Book Title = Book Contents May 21, 2000
Basic rook endings, rook and pawn endings (pawns on one side of the board), rook and pawn endings (pawns on both sides of the board), and double rook endings: a very focused 160 pages! Material ranges from the classic Lucena/Philidor positions, to much more complex practical rook endings. I think The Survival Guide can be profitably used both by novices for a concise introduction to rook endings and stronger players (including masters) as a comprehensive review and reinforcement. I also feel that GM Emms presents the material in an interesting, informative and well-organized manner, and maintains his emphasis on practical rook endings. Agreeing that there are other rook endings books, I still believe that you are much more likely to read, enjoy and finish The Survival Guide than most other books.
Best Introduction to Rook Endings Jan 22, 2000
This book is the best practical introduction to rook endings currently available.
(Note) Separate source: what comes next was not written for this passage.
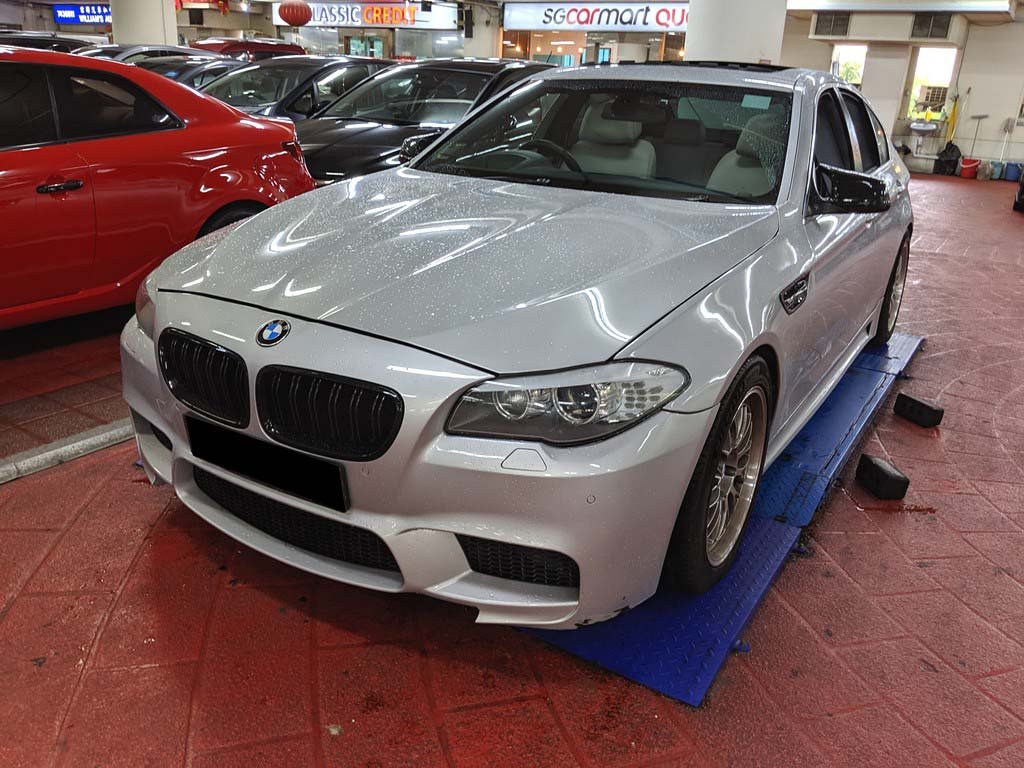 BMW 535I 3.0L AT D/AB 2WD 4DR GAS/D SR HUD (COE Till 08/2030)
It should be useful for players rated anywhere from 1300 to 2300, but is probably targeted at average club players like myself, with a rating of 1800. While there are other rook endings books on the market - Nunn, Korchnoi, Smyslov and Levenfish, ECE - they're all rather esoteric and removed, to varying extents, from the concerns of a practical player. Emms gives one exactly what one needs to know. If one wants to pursue the subject further, one can consult one of the aforementioned tomes.